Metaculus’s reliance on probabilistic as opposed to point forecasts aligns with what Tilmann Gneiting, in his 2014 paper “Probabilistic Forecasting” describes as a “paradigm shift” in forecasting, whereby there has been “a transdisciplinary transition from single-valued or point forecasts to distributional or probabilistic forecasts.”

Because other platforms do not provide probability distributions, and in order to allow for apples-to-apples comparisons with these other sources, Metaculus’s probabilistic forecasts were converted into point estimates at the distributions’ medians. As Gneiting goes on to say, “[F]orecasts should be probabilistic, i.e., they should take the form of probability distributions over future quantities or events… and they are an essential ingredient of optimal decision making.” We agree and believe that Metaculus’s approach, and the increased information density it provides, is on the whole a more appropriate choice for decision-makers seeking to quantify uncertainty and hedge against unlikely scenarios.

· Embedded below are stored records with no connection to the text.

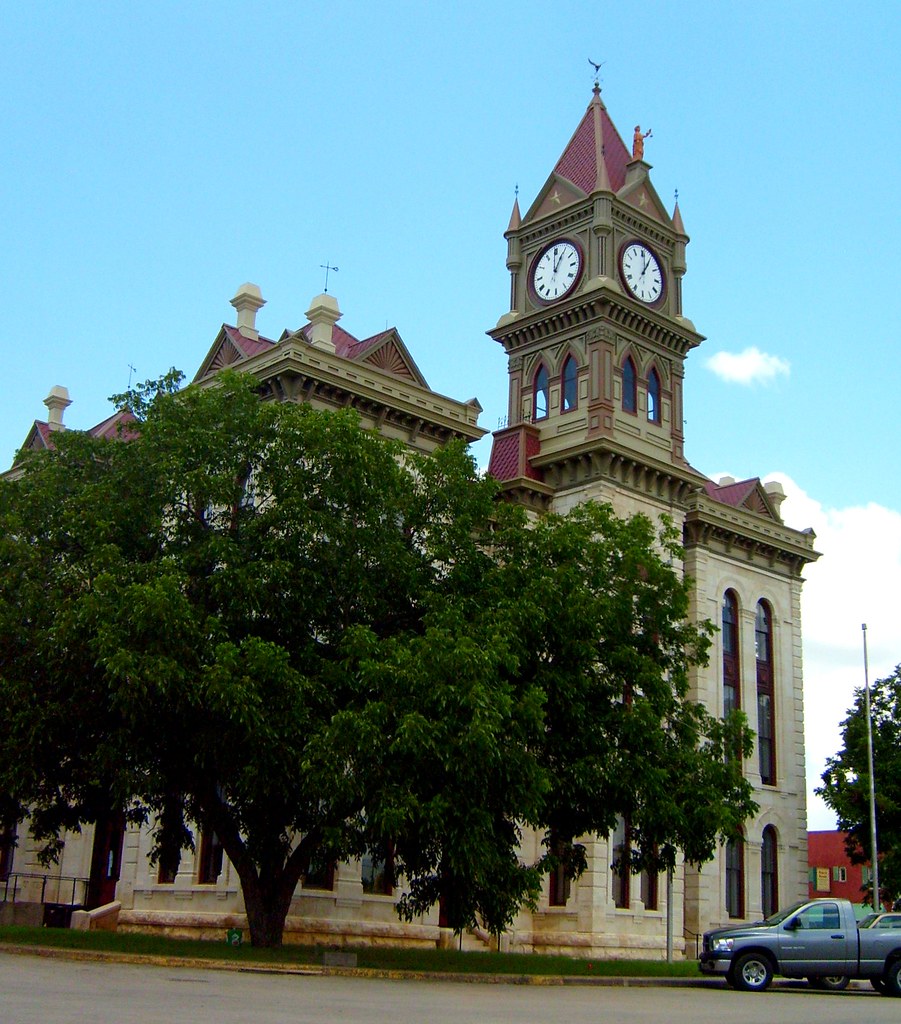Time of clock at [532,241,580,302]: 12:59
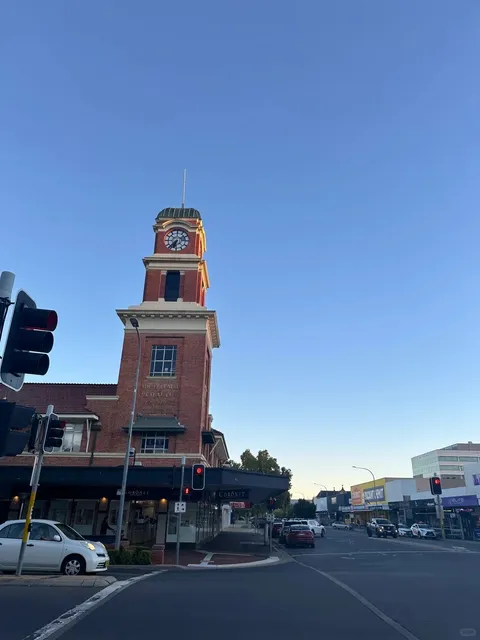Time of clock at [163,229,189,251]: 6:37
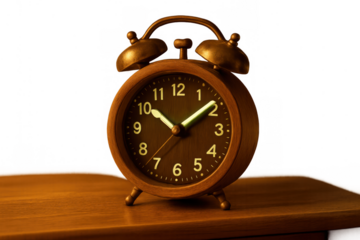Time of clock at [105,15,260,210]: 10:08
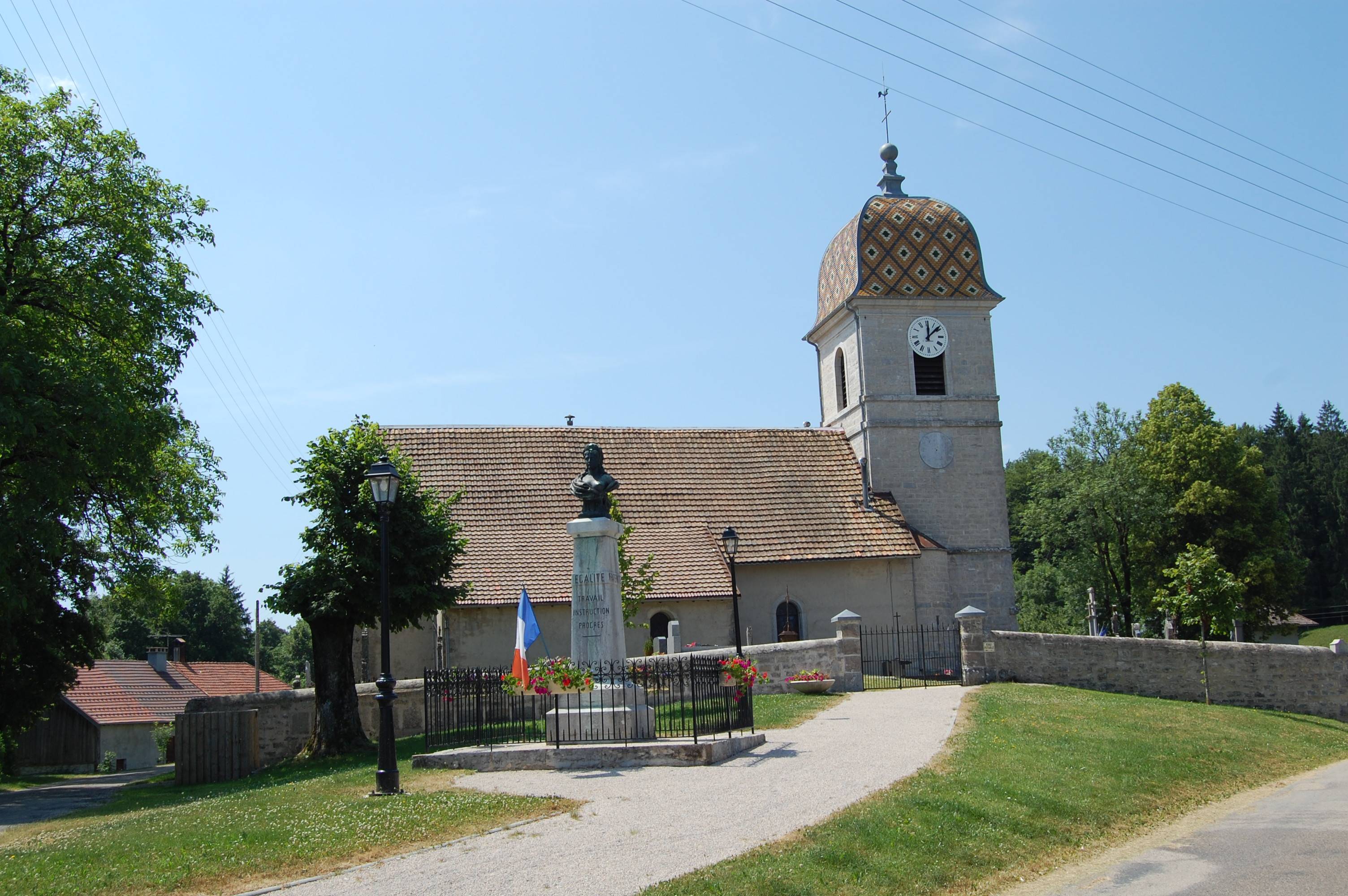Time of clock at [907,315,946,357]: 12:08
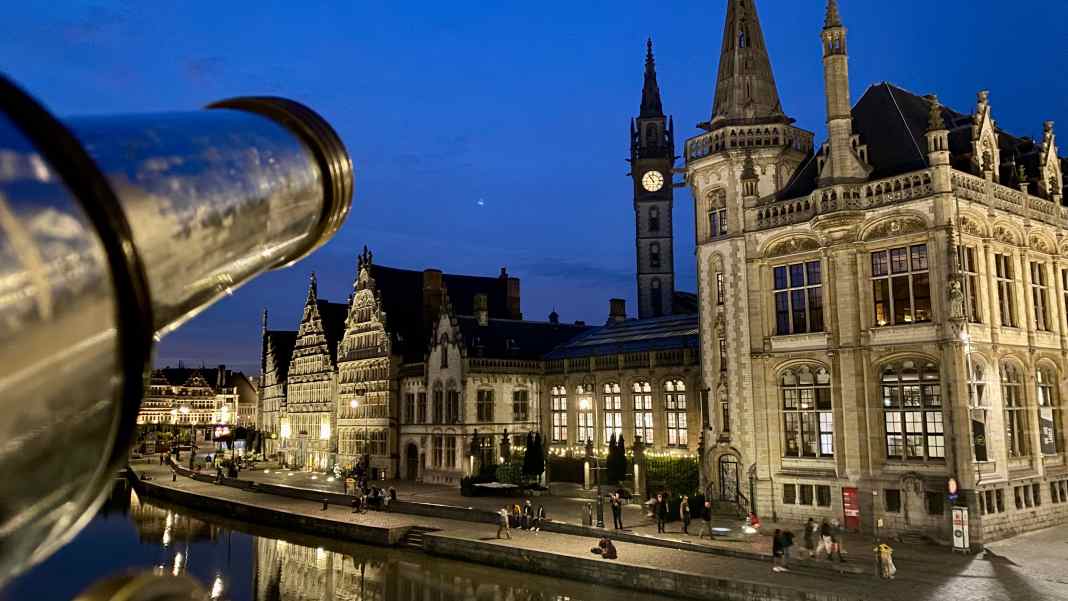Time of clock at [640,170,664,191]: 10:53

Next Steps: How To Tell The Metaculus Story Better

Metaculus performed equal to or better than most other platforms when evaluated across indicators over the six-month period analyzed. The next steps in this process will be to build a more extensive track record, to decrease error within and across indicators, and to bring new and more data into the analyses.

To continue building our forecast dataset on economic indicators, in April Metaculus will begin collecting forecasting data on three additional metrics: New Building Permits, Durable Goods Orders, and Michigan CSI Prelim.

To strengthen comparisons with other platforms, previously run questions on EIA Crude Oil Stock and CPI-U will have resolution criteria updated to allow for more informative analyses.

User engagement on the economic indicator questions is robust, with approximately 5,500 predictions across all indicator questions. Engagement with these question sets is key for the accuracy of the forecasts and to the usefulness of the data gathered, and we thank all the forecasters who have participated, provided feedback, and encouraged the continuation of this series. We expect to release further analyses this summer, and welcome your comments.